Stored data:
= Beginning of Section =

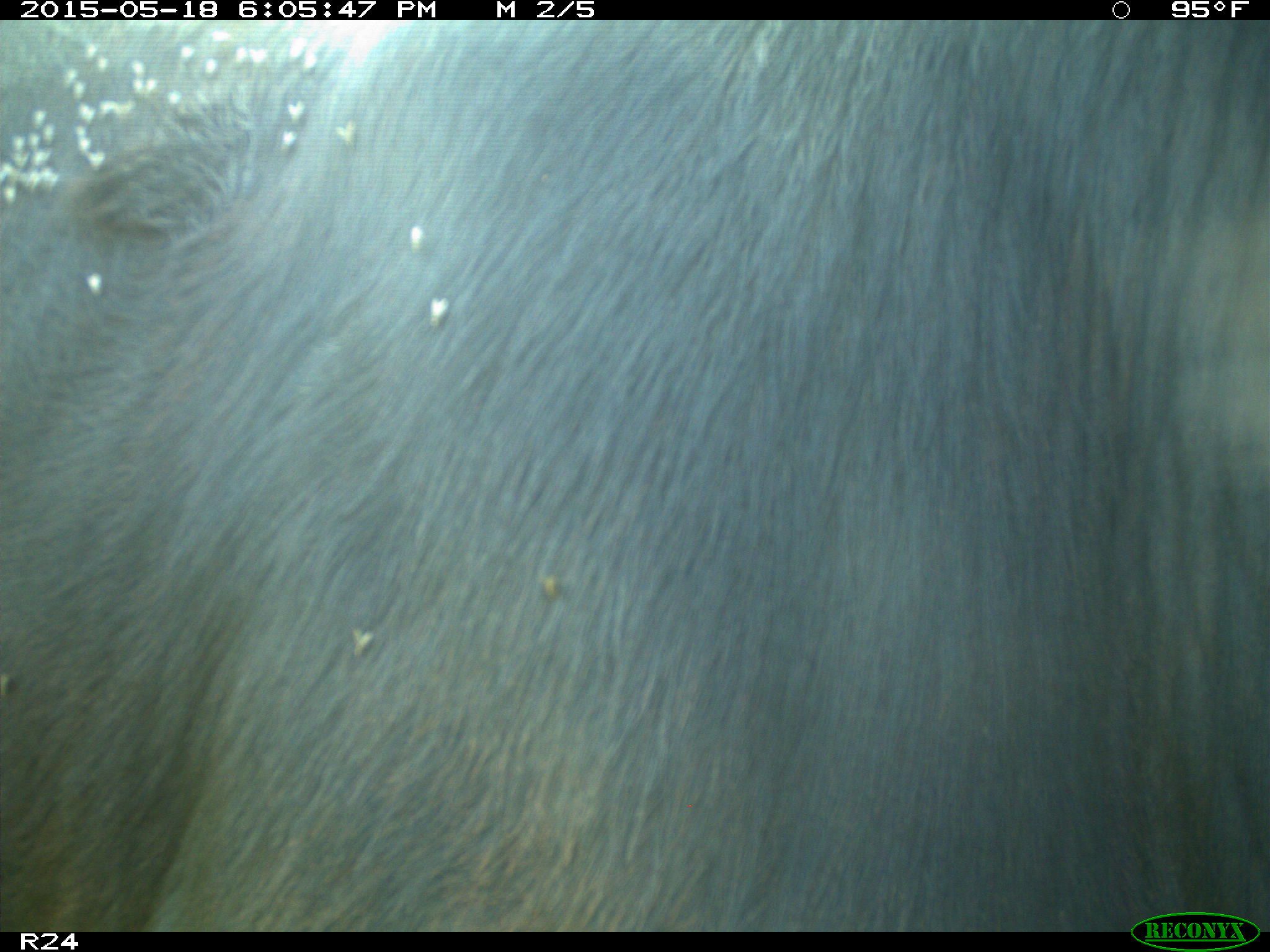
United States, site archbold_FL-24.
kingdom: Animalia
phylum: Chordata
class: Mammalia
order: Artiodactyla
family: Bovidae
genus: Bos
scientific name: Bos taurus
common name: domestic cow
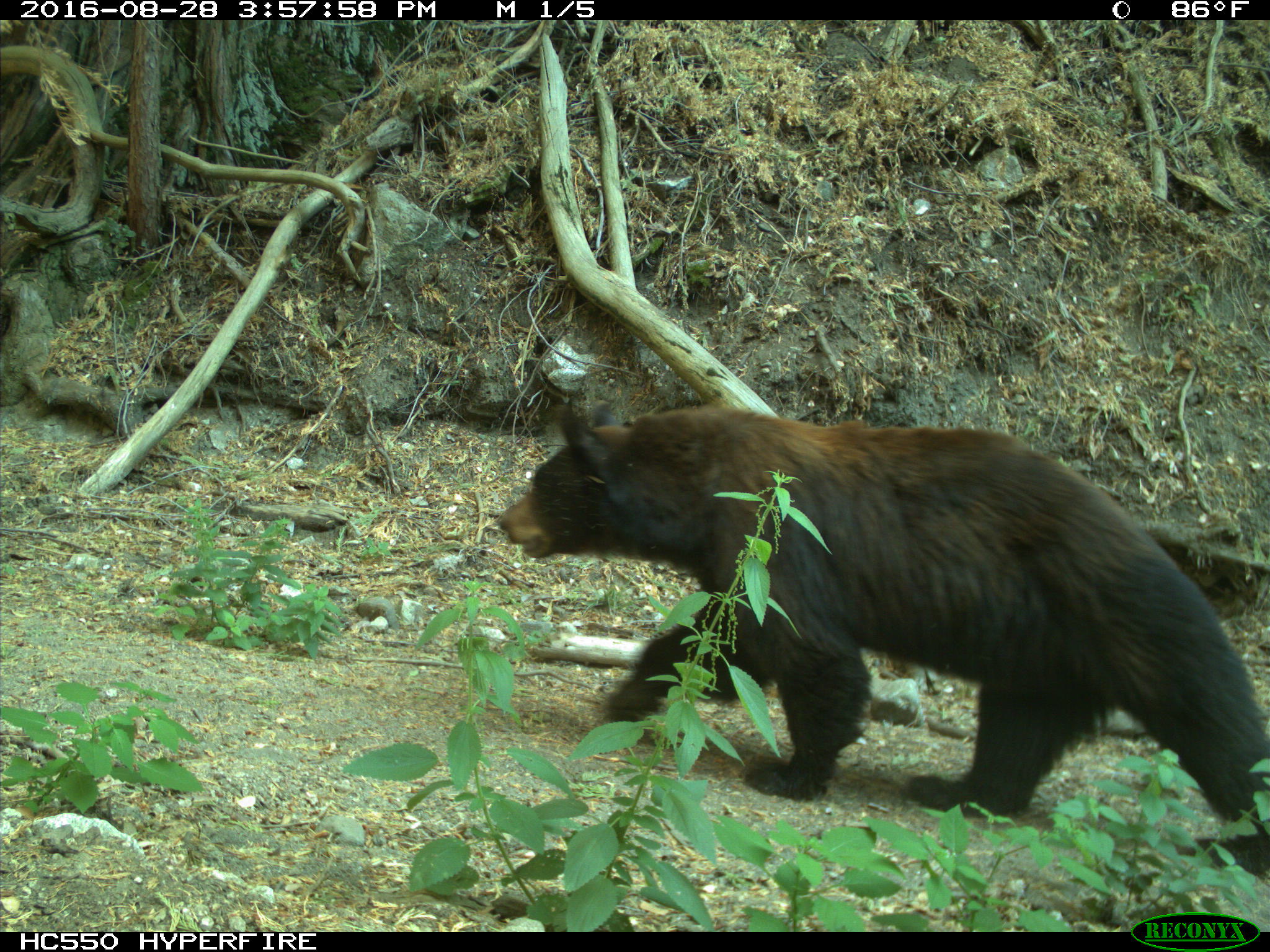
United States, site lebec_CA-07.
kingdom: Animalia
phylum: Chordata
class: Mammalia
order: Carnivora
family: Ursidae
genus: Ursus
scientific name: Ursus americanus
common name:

= End of Section =

Exercise requirements: State how many lines in the entries above include the word "United"; reply with the number alone.

Reply: 2